*WORK REQUEST:*
Consider the listing below. Extract exactly the lines from the line containing "Cable usb - c" to the line containing "The Brewery Hotel Karlskrona Exterior photo", both included.

*DATA IN THIS EXERCISE:*
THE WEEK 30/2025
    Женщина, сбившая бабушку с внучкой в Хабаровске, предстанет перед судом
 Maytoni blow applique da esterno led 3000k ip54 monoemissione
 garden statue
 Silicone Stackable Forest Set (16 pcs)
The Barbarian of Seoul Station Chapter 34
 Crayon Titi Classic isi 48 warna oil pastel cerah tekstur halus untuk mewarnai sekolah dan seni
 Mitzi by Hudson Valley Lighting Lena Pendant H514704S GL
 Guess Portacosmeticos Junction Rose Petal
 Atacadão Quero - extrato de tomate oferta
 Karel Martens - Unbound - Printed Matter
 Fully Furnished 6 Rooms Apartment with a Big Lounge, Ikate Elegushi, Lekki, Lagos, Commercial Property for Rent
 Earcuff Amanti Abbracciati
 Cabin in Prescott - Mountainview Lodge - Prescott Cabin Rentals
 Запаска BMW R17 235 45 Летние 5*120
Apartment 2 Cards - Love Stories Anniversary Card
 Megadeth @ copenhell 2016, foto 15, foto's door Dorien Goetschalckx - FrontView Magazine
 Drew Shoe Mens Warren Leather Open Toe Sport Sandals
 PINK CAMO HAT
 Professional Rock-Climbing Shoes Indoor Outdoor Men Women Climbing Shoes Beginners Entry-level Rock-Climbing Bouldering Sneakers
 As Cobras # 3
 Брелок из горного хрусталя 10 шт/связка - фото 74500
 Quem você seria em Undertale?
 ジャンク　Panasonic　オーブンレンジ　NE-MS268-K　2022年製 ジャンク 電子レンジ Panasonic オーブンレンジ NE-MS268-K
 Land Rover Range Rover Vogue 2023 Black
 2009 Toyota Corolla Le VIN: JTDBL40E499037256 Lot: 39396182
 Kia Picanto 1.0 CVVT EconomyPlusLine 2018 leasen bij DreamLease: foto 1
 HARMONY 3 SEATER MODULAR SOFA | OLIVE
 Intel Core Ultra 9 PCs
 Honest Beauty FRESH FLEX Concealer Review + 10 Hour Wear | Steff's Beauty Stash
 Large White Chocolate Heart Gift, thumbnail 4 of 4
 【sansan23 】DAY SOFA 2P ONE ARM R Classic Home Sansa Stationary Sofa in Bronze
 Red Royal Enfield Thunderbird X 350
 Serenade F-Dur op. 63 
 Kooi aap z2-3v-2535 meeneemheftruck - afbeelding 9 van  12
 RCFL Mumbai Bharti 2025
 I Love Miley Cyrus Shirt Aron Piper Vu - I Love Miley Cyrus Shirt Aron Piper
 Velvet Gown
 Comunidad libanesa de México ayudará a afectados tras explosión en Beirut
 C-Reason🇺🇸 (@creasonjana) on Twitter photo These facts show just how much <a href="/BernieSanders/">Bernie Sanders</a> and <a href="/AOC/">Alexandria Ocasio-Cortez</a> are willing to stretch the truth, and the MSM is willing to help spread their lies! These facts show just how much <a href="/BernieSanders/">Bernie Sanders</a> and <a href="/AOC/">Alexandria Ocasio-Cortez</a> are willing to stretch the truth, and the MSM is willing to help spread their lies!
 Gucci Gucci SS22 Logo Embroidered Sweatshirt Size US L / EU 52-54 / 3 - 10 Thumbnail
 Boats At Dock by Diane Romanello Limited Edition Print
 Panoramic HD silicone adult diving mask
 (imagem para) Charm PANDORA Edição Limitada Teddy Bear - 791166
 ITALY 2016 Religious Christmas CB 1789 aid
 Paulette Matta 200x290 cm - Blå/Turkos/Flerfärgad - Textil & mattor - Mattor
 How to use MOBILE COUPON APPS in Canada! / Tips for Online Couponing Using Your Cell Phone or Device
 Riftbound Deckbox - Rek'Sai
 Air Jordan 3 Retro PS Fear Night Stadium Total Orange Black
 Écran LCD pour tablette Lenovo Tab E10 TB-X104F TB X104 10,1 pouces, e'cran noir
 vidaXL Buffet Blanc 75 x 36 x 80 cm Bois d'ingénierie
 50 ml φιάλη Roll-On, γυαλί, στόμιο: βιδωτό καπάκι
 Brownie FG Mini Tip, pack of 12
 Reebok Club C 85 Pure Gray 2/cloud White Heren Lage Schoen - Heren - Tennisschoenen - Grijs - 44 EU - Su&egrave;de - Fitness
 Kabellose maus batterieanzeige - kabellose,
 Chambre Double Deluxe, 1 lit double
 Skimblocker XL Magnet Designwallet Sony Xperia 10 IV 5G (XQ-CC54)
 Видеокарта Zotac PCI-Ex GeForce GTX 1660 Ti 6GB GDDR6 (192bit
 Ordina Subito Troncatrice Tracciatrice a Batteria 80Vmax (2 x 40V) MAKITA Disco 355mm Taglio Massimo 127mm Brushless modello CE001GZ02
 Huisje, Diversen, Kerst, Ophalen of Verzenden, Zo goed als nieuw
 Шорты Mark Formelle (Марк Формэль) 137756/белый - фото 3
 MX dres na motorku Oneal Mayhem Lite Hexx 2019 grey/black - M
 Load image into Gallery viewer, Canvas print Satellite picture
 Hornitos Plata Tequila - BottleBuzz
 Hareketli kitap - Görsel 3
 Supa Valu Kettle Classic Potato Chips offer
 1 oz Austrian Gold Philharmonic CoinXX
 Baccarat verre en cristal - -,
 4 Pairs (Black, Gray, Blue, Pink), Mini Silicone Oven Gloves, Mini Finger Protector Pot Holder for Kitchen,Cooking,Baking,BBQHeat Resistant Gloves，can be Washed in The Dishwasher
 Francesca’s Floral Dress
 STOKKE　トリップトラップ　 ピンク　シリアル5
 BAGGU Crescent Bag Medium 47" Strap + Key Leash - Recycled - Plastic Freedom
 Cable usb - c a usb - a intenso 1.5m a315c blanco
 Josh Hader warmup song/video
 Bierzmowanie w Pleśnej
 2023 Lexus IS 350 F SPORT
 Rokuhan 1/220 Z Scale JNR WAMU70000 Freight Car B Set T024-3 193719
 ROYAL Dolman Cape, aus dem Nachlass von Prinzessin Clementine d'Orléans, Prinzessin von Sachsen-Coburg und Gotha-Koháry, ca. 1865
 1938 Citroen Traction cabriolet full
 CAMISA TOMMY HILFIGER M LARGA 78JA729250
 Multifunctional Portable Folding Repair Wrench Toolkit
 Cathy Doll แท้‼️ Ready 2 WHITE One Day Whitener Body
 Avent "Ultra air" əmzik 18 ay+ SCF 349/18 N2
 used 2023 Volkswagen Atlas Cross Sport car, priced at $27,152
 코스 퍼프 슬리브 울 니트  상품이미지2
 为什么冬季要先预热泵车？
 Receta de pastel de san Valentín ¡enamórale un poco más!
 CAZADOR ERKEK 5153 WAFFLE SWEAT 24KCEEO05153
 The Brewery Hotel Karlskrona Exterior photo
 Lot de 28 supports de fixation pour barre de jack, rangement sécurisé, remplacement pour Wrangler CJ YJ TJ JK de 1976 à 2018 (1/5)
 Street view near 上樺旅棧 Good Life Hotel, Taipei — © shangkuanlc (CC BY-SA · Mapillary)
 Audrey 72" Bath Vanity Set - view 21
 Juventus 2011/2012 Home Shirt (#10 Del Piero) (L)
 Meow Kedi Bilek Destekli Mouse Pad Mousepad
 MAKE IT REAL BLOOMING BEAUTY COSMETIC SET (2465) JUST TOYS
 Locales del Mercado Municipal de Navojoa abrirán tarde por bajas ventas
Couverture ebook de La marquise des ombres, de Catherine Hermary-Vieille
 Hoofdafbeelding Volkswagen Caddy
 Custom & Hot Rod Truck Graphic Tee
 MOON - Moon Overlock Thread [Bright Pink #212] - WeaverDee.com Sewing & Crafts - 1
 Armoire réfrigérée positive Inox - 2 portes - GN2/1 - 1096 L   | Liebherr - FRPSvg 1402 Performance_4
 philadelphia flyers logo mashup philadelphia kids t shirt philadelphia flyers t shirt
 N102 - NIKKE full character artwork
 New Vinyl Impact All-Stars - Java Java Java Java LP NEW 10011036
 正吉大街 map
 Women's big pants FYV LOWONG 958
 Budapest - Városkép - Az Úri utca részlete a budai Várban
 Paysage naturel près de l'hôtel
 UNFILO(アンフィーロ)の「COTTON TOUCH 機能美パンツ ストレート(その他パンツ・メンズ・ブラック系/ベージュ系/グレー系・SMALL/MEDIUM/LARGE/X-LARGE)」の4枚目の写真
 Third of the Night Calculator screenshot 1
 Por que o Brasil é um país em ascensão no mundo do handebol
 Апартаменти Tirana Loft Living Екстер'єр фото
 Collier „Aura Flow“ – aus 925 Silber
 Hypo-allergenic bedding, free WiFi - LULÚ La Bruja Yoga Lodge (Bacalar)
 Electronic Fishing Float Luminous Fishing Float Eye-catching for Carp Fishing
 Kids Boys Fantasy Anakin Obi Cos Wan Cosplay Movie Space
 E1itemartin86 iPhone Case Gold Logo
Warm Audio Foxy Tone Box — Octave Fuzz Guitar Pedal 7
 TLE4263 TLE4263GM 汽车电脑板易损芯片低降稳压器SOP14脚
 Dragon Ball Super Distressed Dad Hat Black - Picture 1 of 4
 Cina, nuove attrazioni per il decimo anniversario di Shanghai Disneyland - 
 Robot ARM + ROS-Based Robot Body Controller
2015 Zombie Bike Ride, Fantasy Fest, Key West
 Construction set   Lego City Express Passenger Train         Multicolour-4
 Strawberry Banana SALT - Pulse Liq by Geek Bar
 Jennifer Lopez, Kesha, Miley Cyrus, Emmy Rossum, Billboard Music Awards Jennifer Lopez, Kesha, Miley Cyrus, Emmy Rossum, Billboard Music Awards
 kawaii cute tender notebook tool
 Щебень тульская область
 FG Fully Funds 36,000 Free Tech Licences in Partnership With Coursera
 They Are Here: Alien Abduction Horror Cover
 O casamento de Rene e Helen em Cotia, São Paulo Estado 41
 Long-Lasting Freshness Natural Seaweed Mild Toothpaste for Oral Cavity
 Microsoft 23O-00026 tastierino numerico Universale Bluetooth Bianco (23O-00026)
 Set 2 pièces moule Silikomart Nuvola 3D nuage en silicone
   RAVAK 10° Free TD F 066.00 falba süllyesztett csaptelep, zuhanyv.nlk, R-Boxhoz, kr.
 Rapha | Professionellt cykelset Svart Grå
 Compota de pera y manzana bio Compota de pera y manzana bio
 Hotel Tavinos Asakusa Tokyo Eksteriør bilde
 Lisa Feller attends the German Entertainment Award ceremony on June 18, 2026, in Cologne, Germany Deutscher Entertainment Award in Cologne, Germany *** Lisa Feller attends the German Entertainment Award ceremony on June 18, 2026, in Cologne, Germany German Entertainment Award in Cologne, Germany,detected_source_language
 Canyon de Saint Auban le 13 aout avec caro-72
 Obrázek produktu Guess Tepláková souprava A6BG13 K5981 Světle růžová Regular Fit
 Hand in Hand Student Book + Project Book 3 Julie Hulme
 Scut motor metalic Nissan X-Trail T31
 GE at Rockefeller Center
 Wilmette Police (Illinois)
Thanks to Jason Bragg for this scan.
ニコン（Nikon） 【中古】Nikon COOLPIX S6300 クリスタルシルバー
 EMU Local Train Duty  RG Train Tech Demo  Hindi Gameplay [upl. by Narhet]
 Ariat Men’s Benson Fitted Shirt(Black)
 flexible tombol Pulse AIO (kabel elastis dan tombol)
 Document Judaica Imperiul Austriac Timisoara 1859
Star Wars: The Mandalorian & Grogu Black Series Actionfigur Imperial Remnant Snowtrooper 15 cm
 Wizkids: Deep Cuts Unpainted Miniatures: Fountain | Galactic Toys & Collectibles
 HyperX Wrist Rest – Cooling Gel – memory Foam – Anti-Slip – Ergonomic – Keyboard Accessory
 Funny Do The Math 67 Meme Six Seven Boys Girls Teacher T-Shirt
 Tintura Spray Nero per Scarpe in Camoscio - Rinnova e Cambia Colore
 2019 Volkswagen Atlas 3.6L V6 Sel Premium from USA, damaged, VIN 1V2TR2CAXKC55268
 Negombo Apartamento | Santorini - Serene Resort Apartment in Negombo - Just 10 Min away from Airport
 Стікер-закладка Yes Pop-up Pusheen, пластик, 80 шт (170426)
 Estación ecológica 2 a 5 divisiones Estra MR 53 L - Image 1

*WRITTEN REPLY:*
 Cable usb - c a usb - a intenso 1.5m a315c blanco
 Josh Hader warmup song/video
 Bierzmowanie w Pleśnej
 2023 Lexus IS 350 F SPORT
 Rokuhan 1/220 Z Scale JNR WAMU70000 Freight Car B Set T024-3 193719
 ROYAL Dolman Cape, aus dem Nachlass von Prinzessin Clementine d'Orléans, Prinzessin von Sachsen-Coburg und Gotha-Koháry, ca. 1865
 1938 Citroen Traction cabriolet full
 CAMISA TOMMY HILFIGER M LARGA 78JA729250
 Multifunctional Portable Folding Repair Wrench Toolkit
 Cathy Doll แท้‼️ Ready 2 WHITE One Day Whitener Body
 Avent "Ultra air" əmzik 18 ay+ SCF 349/18 N2
 used 2023 Volkswagen Atlas Cross Sport car, priced at $27,152
 코스 퍼프 슬리브 울 니트  상품이미지2
 为什么冬季要先预热泵车？
 Receta de pastel de san Valentín ¡enamórale un poco más!
 CAZADOR ERKEK 5153 WAFFLE SWEAT 24KCEEO05153
 The Brewery Hotel Karlskrona Exterior photo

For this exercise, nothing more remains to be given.